Modi government’s thrust on Make in India and ease of doing business directly feeds into this narrative.
Yet, NDA’s new Labour Code Wage bill may not be the best answer to boost economic productivity.
In fact, in a country where labour health, safety, and welfare remain low priorities, industrial accidents are high, medical insurance and social security is weak, and minimum wage guidelines are routinely violated, the Labour code and proposed changes will do more harm than good.
The government has constituted an Inter-Ministerial Committee and tried to assure labour that reforms will be based on consultations.
The Labour Code on Wages may restrict the power to fix minimum wages to just the state governments and may lead to a race to the bottom among states.
The changes in the Payment of Wages Act replaces power given to labour commissioners with new “authorities”, however this may weaken inspection norms and remove ability to law to deter offenders.

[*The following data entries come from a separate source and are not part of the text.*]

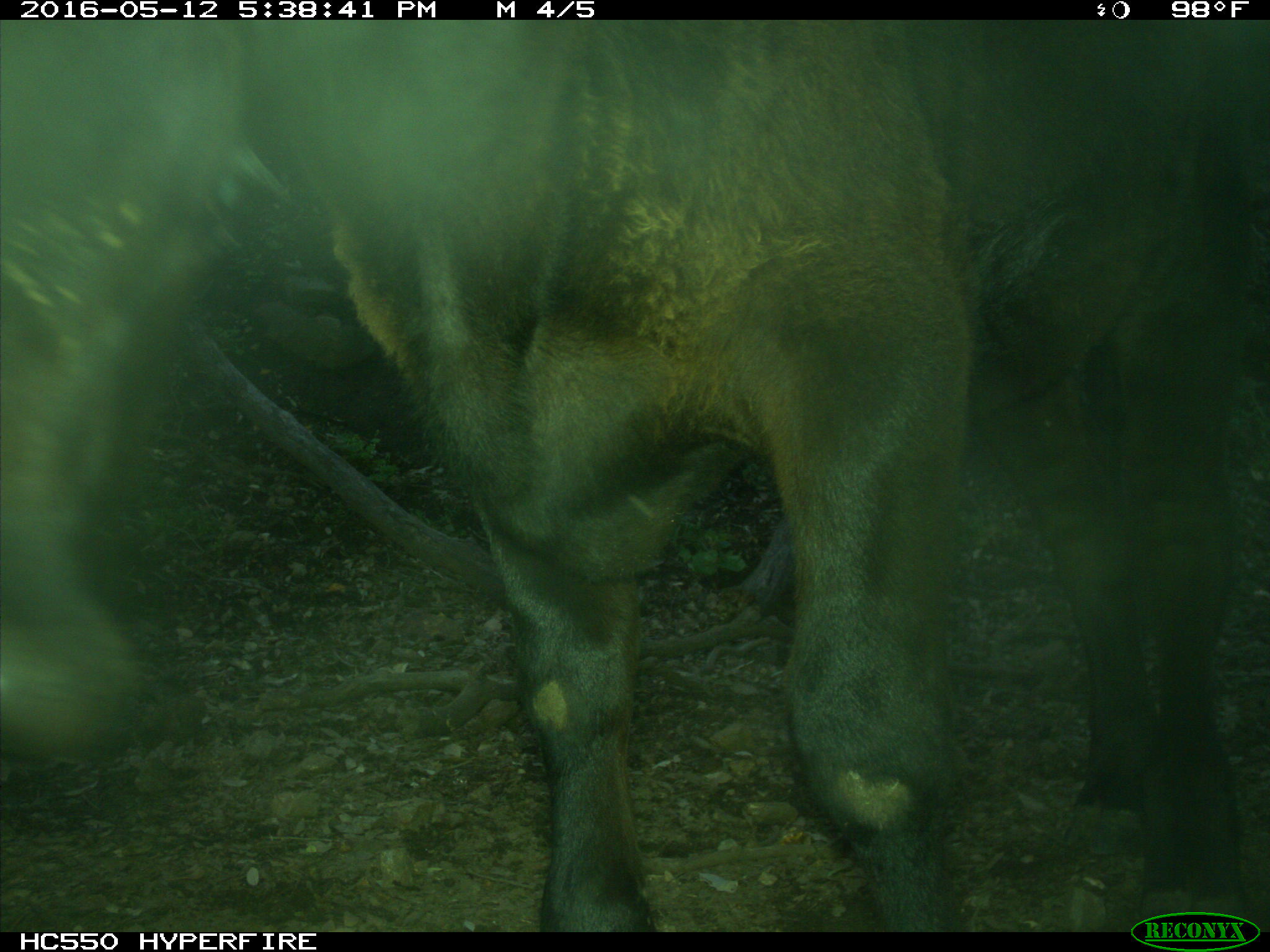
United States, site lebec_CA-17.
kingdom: Animalia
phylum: Chordata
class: Mammalia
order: Artiodactyla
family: Bovidae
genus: Bos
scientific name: Bos taurus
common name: domestic cow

The proposed amendment to Industrial Disputes Act will allow companies employing up to 300 workers to fire or hire employees without seeking any government permission (earlier limit was 100 workers), leaving only a tiny percentage of large companies under the government when it comes to retrenchment.
Creating a labour union will become more difficult as 30 per cent of workers will be required to sign for its creation (earlier only 10 per cent).
The amendments to Factories Act (which is a social legislation aimed at ensuring occupational safety, health and welfare of workers at the workplace) propose raising the numbers of workers to 20 for firms with power supply (earlier 10) and 40 with no power supply (earlier 20).
However the most significant change is in Contract Labour Act, important because contract labour forms almost half the workers and they are often poor migrants. Changes to this Act will exempt companies employing less than 50 workers form the ambit of the Act (from the earlier limit of 20).
Growth process should be “both inclusive and environmentally sustainable to ensure distributive justice as well as an environmentally sustainable profile.”
Without assured minimum wage, contract, health and pension benefits, overtime allowance, and safety and sanitation at work place, economic progress cannot be achieved.
Moreover, negotiations between the government and trade unions and opposition parties should take care not to gloss over the specific concerns of vulnerable sections especially women and migrants.
Child labour laws, too, need to be enforced with greater strictness.
Finally, since labour concerns are not limited to factory workers, the plight of the agricultural workers, domestic workers and plantation workers must form vital part of discussions.